Question about solution in 6.8

I have a question about the solution to 6.8 “Buy and Sell a Stock Twice”. I understand that the problem can be completed in O(n) time, but I don’t see why you need two traversals through the array. The way I solved it was to maintain an array of the highest profit seen so far at each i, the index of the minimum so far and the overall profit. My traversal, in ruby, looks like this:

(1...array.size).each do |i|
  current_profit = array[i] - min_value
  profits[i] = [current_profit, profits[i-1]].max
  previous_max = profits[min_index]
  overall_profit = [current_profit + previous_max, overall_profit].max
  if array[i] < array[min_index]
    min_index = i
  end
end

The general approach is to calculate the profit at each i and then add the best profit before the current min_index. Is there a case that breaks my solution?

Hey Kavinder,

Thanks for your question, and it is an interesting idea for sure. It seems a good idea but I am not sure how the ruby code works very clearly. However, after examining the code, I don’t know how you update min_value. This introduces a concern that previous_max may use use the same min_value or min_value that is illegal—your algorithm may have something like buy, buy, sale, sale, which is illegal in our problem definition. The problem requires you to buy, sell, buy, sell; otherwise, you might just use the answer from “Buy and Sell Stock Once” times 2 as the answer of this problem (i.e., buy twice at the lowest point, and sell twice in the highest point).
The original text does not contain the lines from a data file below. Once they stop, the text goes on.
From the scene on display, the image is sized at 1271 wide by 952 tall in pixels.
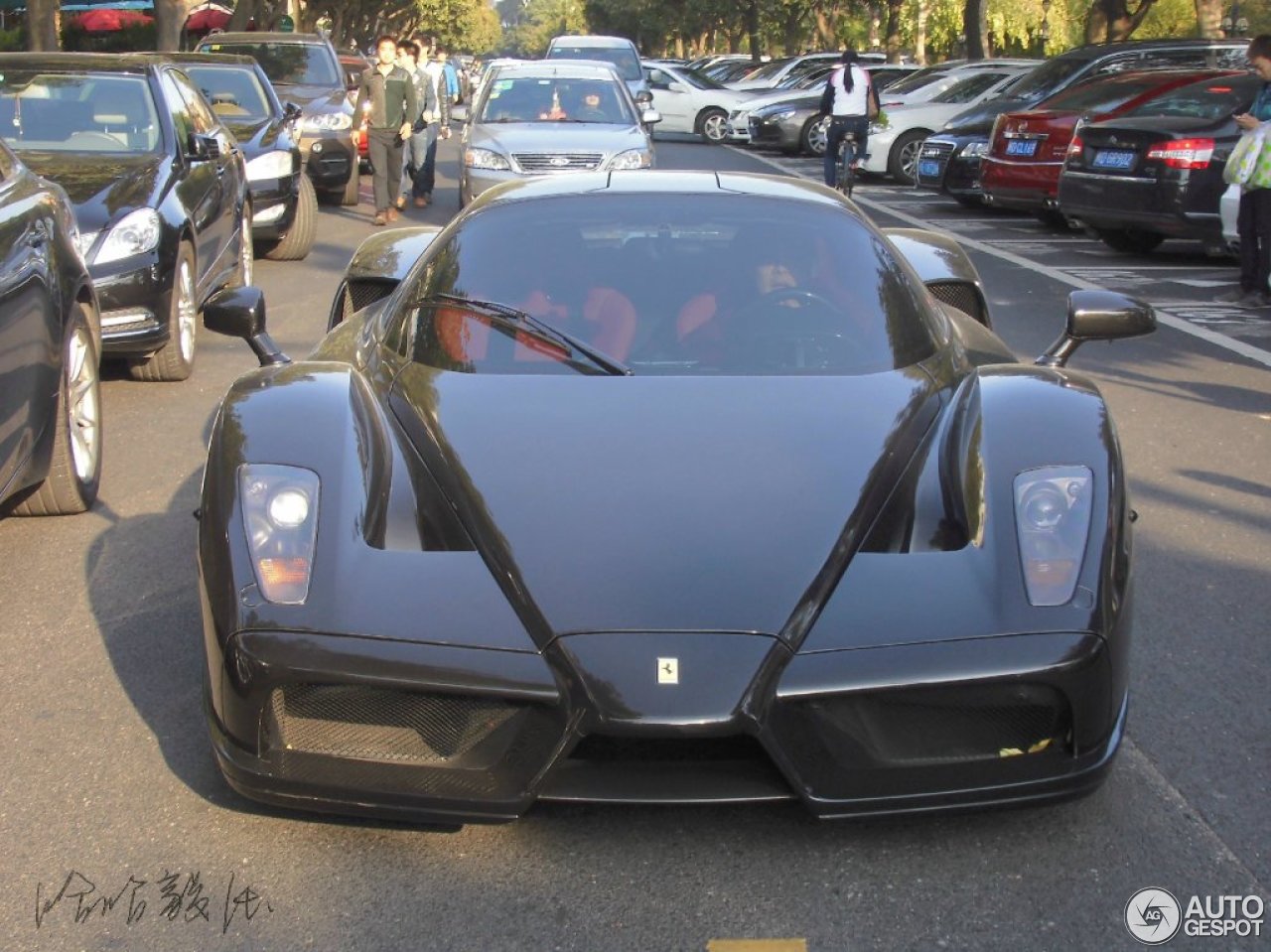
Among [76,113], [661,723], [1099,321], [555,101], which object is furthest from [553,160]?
[661,723]

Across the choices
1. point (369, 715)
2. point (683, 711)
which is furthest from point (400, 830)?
point (683, 711)

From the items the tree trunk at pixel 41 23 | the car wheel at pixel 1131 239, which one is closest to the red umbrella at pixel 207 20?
the tree trunk at pixel 41 23

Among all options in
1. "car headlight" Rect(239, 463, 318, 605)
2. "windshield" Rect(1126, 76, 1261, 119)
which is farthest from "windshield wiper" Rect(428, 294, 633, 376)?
"windshield" Rect(1126, 76, 1261, 119)

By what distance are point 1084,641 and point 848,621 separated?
49cm

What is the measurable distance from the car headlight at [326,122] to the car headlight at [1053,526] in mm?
14252

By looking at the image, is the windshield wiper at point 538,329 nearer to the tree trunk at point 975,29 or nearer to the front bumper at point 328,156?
the front bumper at point 328,156

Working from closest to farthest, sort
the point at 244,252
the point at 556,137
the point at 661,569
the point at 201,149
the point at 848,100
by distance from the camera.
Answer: the point at 661,569, the point at 201,149, the point at 244,252, the point at 556,137, the point at 848,100

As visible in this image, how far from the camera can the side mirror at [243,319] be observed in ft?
15.7

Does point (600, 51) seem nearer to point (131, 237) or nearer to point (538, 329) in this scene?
point (131, 237)

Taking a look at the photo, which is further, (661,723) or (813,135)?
(813,135)

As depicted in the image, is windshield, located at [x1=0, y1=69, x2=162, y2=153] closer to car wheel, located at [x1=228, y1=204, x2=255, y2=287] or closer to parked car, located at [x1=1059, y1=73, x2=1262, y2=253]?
car wheel, located at [x1=228, y1=204, x2=255, y2=287]

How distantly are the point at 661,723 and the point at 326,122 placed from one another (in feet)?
48.9

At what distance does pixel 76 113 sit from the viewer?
8.99 meters

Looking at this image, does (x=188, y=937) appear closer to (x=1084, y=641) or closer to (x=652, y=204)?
(x=1084, y=641)
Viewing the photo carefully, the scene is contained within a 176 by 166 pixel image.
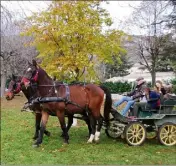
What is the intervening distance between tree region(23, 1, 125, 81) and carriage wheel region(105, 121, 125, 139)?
11.6 ft

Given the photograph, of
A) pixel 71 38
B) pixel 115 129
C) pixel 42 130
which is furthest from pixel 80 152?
pixel 71 38

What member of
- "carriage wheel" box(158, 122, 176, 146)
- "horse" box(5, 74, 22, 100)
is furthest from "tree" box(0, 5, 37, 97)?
"carriage wheel" box(158, 122, 176, 146)

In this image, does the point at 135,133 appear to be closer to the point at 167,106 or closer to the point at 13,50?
the point at 167,106

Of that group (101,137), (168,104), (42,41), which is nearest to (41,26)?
(42,41)

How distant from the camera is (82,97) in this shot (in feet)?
28.1

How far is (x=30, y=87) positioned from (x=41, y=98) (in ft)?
1.78

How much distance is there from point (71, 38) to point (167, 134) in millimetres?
5959

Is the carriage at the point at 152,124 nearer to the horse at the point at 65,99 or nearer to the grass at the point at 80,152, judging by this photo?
the grass at the point at 80,152

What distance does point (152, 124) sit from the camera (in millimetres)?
8516

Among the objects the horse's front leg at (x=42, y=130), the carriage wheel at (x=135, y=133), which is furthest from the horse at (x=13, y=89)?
the carriage wheel at (x=135, y=133)

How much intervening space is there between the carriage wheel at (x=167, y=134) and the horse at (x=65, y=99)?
1.58m

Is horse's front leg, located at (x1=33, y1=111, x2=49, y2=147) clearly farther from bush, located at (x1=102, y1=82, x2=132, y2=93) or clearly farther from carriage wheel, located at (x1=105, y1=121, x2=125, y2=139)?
bush, located at (x1=102, y1=82, x2=132, y2=93)

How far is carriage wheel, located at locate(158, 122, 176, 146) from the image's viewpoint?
809 centimetres

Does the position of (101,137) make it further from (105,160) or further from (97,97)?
(105,160)
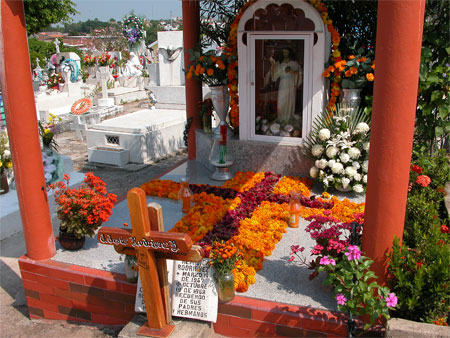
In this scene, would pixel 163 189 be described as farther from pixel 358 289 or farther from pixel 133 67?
pixel 133 67

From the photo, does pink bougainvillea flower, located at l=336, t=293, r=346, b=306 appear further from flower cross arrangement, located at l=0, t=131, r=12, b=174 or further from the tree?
the tree

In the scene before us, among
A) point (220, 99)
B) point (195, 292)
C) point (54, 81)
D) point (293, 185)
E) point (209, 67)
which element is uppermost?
point (209, 67)

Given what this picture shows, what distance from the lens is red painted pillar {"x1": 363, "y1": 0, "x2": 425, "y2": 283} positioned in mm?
3074

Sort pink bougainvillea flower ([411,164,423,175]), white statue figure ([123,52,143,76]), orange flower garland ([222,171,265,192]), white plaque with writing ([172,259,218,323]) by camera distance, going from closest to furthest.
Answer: white plaque with writing ([172,259,218,323]) < pink bougainvillea flower ([411,164,423,175]) < orange flower garland ([222,171,265,192]) < white statue figure ([123,52,143,76])

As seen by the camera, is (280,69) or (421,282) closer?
(421,282)

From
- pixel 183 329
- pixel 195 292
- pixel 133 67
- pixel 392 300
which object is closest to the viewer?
pixel 392 300

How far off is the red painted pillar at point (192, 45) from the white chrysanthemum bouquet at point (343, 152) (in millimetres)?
2511

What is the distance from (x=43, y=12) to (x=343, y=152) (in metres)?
15.8

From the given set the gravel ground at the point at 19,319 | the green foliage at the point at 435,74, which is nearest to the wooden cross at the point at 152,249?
the gravel ground at the point at 19,319

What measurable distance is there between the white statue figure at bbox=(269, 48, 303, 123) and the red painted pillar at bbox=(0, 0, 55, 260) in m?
3.52

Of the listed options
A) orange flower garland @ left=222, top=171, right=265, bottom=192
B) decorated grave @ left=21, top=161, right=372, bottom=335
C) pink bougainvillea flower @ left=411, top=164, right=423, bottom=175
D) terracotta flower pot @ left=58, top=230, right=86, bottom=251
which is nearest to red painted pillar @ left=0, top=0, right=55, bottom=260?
terracotta flower pot @ left=58, top=230, right=86, bottom=251

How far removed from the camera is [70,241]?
15.8 feet

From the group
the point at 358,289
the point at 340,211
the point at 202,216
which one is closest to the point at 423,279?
the point at 358,289

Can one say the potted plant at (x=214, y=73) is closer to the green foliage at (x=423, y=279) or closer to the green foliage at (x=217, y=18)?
the green foliage at (x=217, y=18)
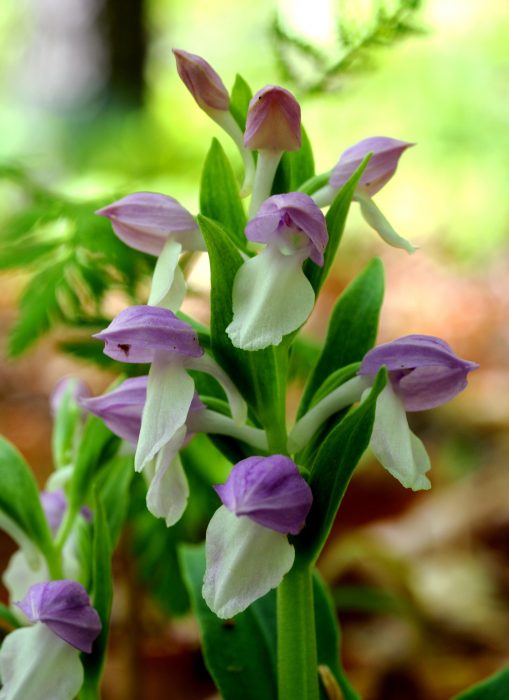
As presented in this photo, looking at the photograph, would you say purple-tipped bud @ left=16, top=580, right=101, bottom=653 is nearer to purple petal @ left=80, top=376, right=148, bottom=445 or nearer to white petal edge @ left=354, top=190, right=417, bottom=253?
purple petal @ left=80, top=376, right=148, bottom=445

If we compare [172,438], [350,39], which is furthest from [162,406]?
[350,39]

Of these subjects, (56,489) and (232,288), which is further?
(56,489)

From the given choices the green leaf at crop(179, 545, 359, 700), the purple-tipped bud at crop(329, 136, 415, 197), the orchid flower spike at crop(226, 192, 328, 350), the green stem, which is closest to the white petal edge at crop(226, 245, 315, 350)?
the orchid flower spike at crop(226, 192, 328, 350)

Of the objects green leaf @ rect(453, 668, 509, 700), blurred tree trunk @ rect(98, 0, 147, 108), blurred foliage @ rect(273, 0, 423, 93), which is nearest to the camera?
green leaf @ rect(453, 668, 509, 700)

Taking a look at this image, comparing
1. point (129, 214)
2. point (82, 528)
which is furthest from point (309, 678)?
point (129, 214)

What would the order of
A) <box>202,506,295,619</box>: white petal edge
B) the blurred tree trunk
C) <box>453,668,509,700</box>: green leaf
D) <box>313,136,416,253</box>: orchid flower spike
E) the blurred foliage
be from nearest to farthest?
<box>202,506,295,619</box>: white petal edge, <box>313,136,416,253</box>: orchid flower spike, <box>453,668,509,700</box>: green leaf, the blurred foliage, the blurred tree trunk

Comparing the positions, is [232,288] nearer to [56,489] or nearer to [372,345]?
[372,345]

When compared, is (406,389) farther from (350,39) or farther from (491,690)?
(350,39)
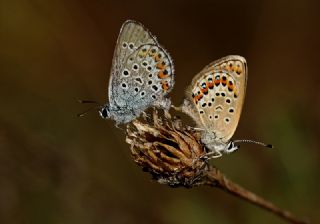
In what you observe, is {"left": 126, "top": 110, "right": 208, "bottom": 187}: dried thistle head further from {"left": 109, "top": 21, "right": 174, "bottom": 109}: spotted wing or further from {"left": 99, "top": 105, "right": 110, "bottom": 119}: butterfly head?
{"left": 99, "top": 105, "right": 110, "bottom": 119}: butterfly head

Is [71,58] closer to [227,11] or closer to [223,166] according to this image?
[227,11]

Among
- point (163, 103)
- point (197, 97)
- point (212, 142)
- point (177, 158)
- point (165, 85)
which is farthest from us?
point (165, 85)

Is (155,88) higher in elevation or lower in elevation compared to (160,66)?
lower

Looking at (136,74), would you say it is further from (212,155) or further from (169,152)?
(169,152)

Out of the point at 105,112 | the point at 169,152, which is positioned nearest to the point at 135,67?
the point at 105,112

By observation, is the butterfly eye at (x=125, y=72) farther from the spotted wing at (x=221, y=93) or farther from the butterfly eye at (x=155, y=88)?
the spotted wing at (x=221, y=93)

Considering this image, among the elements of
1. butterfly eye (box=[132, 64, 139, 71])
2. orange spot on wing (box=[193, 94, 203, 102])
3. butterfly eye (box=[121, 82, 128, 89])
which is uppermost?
butterfly eye (box=[132, 64, 139, 71])

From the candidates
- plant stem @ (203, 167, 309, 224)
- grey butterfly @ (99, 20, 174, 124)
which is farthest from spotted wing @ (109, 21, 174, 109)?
plant stem @ (203, 167, 309, 224)
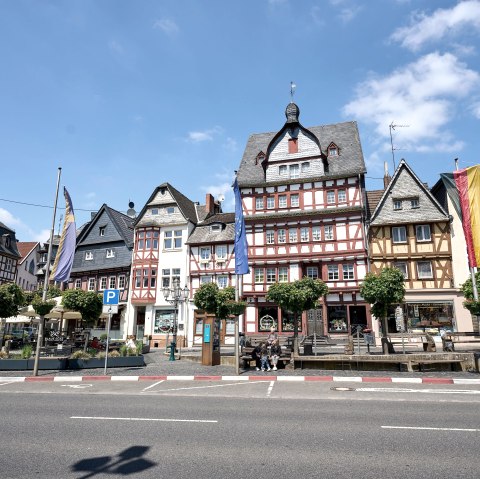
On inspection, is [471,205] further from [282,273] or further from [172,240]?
[172,240]

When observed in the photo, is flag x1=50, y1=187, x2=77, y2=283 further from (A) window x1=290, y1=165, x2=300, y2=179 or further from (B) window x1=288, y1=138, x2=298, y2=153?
(B) window x1=288, y1=138, x2=298, y2=153

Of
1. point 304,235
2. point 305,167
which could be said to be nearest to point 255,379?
point 304,235

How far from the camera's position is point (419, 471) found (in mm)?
5133

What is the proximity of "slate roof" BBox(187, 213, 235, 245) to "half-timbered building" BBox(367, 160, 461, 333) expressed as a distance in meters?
12.0

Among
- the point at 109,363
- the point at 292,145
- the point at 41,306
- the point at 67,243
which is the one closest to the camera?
the point at 41,306

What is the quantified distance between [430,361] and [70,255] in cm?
1694

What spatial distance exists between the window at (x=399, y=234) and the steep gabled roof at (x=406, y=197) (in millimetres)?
598

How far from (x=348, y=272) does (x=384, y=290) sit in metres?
10.4

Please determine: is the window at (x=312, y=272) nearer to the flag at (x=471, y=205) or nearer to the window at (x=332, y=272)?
the window at (x=332, y=272)

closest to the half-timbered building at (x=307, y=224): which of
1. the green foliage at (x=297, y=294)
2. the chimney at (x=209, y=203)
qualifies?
the chimney at (x=209, y=203)

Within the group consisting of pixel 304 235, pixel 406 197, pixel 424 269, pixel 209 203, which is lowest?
pixel 424 269

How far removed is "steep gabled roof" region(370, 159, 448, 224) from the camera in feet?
97.1

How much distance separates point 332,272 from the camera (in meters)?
30.4

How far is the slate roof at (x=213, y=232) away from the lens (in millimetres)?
34153
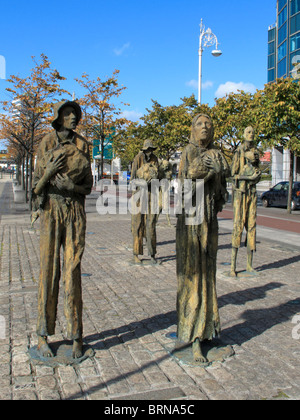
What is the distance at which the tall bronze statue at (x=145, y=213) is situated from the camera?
8.80 m

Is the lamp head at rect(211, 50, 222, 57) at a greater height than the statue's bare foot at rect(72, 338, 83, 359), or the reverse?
the lamp head at rect(211, 50, 222, 57)

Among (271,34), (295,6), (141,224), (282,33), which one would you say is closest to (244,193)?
(141,224)

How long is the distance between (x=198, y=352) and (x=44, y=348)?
4.81 ft

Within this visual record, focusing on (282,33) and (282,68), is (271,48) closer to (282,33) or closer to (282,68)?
(282,33)

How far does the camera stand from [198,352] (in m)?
4.12

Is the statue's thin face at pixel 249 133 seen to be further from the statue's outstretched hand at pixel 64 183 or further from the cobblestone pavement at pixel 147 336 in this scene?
the statue's outstretched hand at pixel 64 183

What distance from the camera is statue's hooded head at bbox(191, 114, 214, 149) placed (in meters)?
4.03

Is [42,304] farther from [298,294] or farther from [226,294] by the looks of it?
[298,294]

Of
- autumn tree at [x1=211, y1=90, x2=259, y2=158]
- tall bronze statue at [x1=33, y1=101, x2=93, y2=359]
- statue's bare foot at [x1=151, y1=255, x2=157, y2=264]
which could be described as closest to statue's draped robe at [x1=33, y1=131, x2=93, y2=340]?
tall bronze statue at [x1=33, y1=101, x2=93, y2=359]

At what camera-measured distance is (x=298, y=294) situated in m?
6.62

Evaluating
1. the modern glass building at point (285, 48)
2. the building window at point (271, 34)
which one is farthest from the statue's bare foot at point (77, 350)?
the building window at point (271, 34)

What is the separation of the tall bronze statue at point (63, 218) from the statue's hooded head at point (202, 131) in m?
1.04
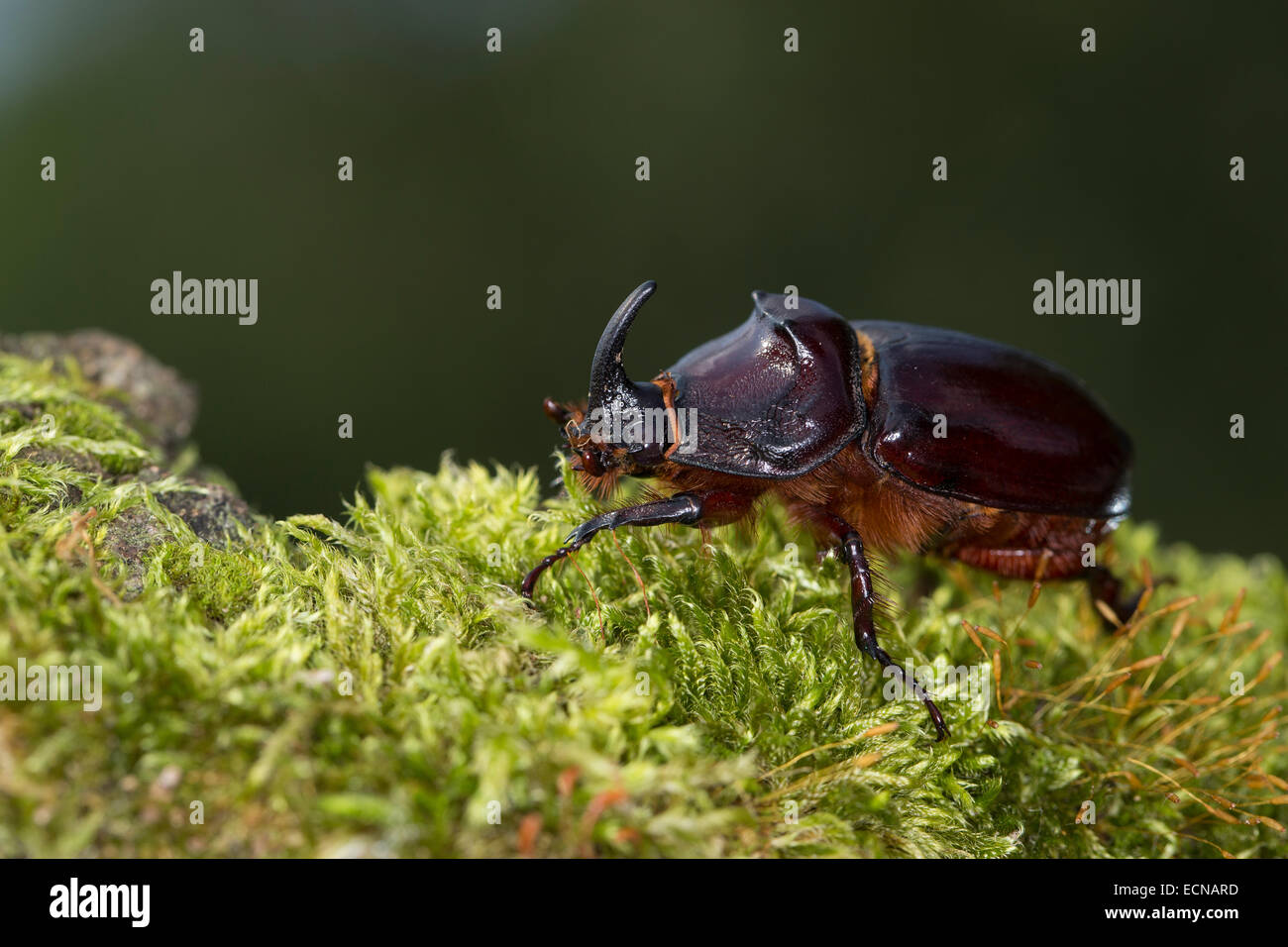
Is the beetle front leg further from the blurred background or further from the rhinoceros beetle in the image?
the blurred background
Since your code is not complete, and another easy way to examine your idea is to write a simple O(n^2) checker to compare your program with that. If you don’t know how that works, you can download the code from our Github to see how we examine the solution by using this simple O(n^2) checker.

Please feel free to let me know what you think, and I am looking forward to your idea, which is interesting for sure!